At the end of the month the Okanagan will have something new to toast to, and with, as BC Tree Fruits launches its long anticipated cider, Broken Ladder.
“Our first lot of 100 cases of have left our packinghouse facility, and people will start seeing it in BC Liquor stores early next week,” said Chris Pollock, BC Tree Fruits marketing manager.
“It’s been a lot of planning and work, and it’s something that our group and our growers are behind and we really want it to succeed.”
Six BC Tree Fruit apple varieties, hand-picked from Okanagan Valley orchards are used for the secret blend. They’re pressed within the co-operative’s own cidery adjacent to the old packinghouse building on Clement Avenue, and without the addition of sugar or flavouring, turned into Broken Ladder.
“It proudly lists only one ingredient on the can – BC apples,” reads some of the marketing material for the drink.
“Proud” is a word that comes up a lot when it comes to this product. It likely reflects the long journey fruit growers have taken on the way to bringing the product to the marketplace.
As is the case with farming everywhere, there are good and bad times. During the worst of it locally, there was persistent talk of the co-operative one day putting a strong value-added product on the market, giving farmers a new stream of revenue.
This, it would appear, is the sweet culmination of years of those conversations, not to mention the hard work Okanagan farmers have put in to their orchards over generations.

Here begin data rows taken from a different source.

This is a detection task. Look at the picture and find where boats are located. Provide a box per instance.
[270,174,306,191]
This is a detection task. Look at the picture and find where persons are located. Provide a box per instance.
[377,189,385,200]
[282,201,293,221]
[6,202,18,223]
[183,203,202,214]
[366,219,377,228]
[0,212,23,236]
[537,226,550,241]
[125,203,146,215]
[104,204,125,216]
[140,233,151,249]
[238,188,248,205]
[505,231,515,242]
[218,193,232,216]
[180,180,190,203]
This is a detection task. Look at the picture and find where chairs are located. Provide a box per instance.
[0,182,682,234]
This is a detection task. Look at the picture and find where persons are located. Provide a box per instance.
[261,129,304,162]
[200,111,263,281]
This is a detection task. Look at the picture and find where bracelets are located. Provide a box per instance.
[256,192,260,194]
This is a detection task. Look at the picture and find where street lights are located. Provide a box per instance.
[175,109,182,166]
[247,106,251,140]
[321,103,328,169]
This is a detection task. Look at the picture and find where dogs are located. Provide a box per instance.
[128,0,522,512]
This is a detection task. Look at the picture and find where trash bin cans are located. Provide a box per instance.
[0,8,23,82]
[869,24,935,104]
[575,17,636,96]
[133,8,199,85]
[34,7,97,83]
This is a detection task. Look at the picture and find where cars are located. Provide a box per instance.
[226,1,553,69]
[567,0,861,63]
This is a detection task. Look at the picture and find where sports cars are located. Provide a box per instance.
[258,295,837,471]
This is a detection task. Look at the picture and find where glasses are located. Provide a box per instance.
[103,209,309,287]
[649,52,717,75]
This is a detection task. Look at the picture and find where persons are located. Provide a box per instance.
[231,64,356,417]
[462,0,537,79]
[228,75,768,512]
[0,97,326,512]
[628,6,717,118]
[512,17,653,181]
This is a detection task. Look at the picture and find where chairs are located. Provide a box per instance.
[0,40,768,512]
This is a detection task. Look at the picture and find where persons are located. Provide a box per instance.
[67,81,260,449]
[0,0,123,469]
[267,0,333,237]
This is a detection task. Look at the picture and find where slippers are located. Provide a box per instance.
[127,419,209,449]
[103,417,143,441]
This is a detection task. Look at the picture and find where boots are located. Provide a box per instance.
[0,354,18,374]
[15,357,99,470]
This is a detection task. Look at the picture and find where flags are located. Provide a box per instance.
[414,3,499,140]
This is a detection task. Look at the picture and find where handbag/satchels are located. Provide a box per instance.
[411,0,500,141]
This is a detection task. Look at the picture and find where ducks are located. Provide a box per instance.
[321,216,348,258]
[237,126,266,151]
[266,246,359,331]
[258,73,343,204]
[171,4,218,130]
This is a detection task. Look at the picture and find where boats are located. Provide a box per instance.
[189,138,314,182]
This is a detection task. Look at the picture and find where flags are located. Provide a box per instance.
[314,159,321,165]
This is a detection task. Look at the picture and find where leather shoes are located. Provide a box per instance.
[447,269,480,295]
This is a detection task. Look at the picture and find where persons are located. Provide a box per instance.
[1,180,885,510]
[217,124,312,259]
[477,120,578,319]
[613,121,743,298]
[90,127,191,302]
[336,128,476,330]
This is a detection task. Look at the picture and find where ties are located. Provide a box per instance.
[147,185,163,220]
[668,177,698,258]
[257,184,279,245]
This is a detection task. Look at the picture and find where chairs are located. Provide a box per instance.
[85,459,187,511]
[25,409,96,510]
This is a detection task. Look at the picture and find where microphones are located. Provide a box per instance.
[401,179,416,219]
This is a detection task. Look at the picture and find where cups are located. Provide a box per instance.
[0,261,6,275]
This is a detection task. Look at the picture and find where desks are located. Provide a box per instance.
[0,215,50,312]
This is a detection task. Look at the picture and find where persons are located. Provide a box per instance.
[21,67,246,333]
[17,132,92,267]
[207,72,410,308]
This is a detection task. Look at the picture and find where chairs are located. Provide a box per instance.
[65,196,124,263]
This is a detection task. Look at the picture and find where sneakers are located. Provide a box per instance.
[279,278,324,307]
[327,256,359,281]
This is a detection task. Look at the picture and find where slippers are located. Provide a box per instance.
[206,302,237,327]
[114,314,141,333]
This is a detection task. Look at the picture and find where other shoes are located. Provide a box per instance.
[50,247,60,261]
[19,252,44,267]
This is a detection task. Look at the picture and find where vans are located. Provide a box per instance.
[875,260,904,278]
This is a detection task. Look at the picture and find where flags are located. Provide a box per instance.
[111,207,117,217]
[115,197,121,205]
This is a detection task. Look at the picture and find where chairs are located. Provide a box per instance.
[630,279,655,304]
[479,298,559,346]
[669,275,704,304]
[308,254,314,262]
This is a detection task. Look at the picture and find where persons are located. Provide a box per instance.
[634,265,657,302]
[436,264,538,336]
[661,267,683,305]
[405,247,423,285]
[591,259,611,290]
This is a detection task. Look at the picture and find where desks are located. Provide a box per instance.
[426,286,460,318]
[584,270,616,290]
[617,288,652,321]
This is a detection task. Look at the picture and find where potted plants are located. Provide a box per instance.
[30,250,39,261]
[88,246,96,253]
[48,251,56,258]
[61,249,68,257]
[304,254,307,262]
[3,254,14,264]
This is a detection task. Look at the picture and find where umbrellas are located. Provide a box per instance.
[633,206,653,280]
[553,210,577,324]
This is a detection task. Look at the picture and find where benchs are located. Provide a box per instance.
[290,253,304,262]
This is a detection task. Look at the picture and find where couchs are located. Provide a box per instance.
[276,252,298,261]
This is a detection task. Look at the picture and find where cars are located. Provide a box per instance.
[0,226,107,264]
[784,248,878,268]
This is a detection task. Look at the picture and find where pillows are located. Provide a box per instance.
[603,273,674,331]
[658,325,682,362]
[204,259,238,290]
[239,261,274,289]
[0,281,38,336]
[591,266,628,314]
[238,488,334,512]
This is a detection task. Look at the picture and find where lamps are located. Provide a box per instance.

“We’ve said this many times— we’re in it for the long haul,” said Pollock. “At the end of the day, our mandate is to maximize returns to our grower base. This product and industry are allowing us to do that. We did the research on it, and we made sure it was something that would make sense to our grower group. “
It’s with that group of 500 families who make up the grower group, the name Broken Ladder came to the fore.
“The name is a tribute to our growers who have been growing premium quality fruit in the Okanagan for 80 years,” said Pollock.
“We wanted the cider to have character and represent our growers and the work they do.”
Pollock explained that if you walk onto any local orchard, chances are you’ll see an old wood ladder, with broken rungs that had been in circulation for far too long by the time it was retired.
“They’re not in use anymore, but they’ll be hanging in their barn or workshop somewhere,” he said. “The name is part of the character of the industry and it’s a tribute to those growers.”
Beyond that, it’s pretty tasty, said Pollock.
“We wanted to look at making a cider the same way you would a wine,” said BC Tree Fruits Cider Company Project Manager, Mike Daley.
“We envisioned a cider true to its natural form. The taste is as real as it gets. Cider is the perfect answer for apples not destined for the fresh market…We have all of the varieties and the best fruit to pick from. It makes sense to add value for these families and consumers by creating a cider, true to their roots.”